During the past few decades, there has been an explosion of work on the use of biomarkers in predictive modeling and whether it is useful to include these when evaluating risk of clinical events. As new biologic mechanisms have been discovered, genetic markers evolved, and new assays developed, questions about the usefulness of new markers for clinical prediction have been debated. In cardiology, several strong risk factors for cardiovascular disease, namely cholesterol levels, blood pressure, smoking, and diabetes, have been well-known for decades [1] and have been incorporated into clinical practice. They have also been included in predictive models for cardiovascular disease, primarily developed in the Framingham Heart Study [2]. Since then, many new markers with more modest effects have been discovered as new biologic pathways have been unearthed. In fields which have less powerful predictors to date, development and addition of predictive markers may be even more important.

As interest in biomarkers has soared, so has the methodology used to evaluate their utility. There are now several performance measures available for quantifying the added value of biomarkers (Table 1), several of which have been proposed in the last decade. This commentary provides an overview of methods currently used to evaluate new biomarkers, describes their strengths and limitations, and offers some suggestions on their use.

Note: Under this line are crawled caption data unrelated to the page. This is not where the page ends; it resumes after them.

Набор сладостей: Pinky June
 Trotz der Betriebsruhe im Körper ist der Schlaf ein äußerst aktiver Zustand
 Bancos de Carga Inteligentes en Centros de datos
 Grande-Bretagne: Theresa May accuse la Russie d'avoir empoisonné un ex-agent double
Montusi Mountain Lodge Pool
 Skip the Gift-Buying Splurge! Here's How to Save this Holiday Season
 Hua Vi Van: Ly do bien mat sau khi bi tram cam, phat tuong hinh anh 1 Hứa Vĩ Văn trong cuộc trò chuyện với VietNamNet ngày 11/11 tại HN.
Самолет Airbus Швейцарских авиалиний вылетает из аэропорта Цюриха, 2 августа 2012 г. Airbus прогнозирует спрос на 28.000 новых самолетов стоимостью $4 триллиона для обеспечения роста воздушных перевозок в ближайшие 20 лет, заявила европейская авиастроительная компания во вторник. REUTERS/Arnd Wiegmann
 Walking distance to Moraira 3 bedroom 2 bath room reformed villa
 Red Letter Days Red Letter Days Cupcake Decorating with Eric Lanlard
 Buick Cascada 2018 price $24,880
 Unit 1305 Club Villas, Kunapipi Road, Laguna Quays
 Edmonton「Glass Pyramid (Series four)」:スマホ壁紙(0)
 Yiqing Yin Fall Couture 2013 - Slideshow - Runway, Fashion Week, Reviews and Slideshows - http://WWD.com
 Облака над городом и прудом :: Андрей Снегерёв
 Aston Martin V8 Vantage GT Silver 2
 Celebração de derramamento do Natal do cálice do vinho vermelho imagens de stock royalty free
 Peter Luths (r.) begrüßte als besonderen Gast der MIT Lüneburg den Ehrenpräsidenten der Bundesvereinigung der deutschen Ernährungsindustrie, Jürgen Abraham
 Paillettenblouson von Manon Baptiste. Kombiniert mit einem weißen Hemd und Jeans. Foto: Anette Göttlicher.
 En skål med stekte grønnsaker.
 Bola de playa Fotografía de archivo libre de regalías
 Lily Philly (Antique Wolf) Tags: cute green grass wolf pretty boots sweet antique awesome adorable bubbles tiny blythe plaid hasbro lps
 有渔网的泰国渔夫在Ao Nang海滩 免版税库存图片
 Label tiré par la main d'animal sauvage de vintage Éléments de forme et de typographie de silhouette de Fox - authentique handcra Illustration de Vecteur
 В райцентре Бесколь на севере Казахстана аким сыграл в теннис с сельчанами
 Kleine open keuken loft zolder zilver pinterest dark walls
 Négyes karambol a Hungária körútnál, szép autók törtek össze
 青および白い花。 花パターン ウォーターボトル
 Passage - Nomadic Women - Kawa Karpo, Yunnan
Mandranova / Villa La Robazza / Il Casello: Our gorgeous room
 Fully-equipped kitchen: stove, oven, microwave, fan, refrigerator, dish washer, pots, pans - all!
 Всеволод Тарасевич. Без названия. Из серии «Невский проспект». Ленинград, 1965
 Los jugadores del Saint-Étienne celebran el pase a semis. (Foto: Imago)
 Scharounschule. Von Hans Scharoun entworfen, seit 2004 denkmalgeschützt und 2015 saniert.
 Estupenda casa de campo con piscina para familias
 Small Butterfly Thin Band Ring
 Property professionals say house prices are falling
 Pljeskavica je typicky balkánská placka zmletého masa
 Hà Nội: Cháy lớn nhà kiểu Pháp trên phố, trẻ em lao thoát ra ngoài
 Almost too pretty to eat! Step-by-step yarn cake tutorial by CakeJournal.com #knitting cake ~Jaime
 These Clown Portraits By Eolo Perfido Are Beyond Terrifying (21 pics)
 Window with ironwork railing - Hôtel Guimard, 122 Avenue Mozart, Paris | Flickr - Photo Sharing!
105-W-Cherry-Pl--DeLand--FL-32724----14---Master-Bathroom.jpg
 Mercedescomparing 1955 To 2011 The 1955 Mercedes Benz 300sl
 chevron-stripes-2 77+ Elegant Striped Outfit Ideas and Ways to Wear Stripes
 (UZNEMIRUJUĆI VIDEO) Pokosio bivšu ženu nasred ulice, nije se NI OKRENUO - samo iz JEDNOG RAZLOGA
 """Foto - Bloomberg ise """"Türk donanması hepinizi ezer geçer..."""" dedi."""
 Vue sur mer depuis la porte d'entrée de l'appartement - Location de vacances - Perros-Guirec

Table 1 Summary of performance measures for quantifying added value

Likelihood functions

A fundamental construct for much of statistical modeling is the likelihood function. This reflects the probability, or “likelihood,” of obtaining the observed data under the assumed model, including the selected variables and their associated parameters [3]. As more variables are added and the model fits the data better, the probability of obtaining the data that are actually observed improves. Much of statistical theory is based on this function. Thus, the primordial criterion of whether new variables, including biomarkers, can add to or improve a model is whether and by how much the likelihood increases. When the models are nested, we can test improvement with a likelihood ratio test, though other related tests, such as a Wald test, are sometimes used. For nonparametric models or machine learning tools, other loss functions are often used, such as cross-entropy or deviance, which are functions of the log likelihood for binary outcomes [4].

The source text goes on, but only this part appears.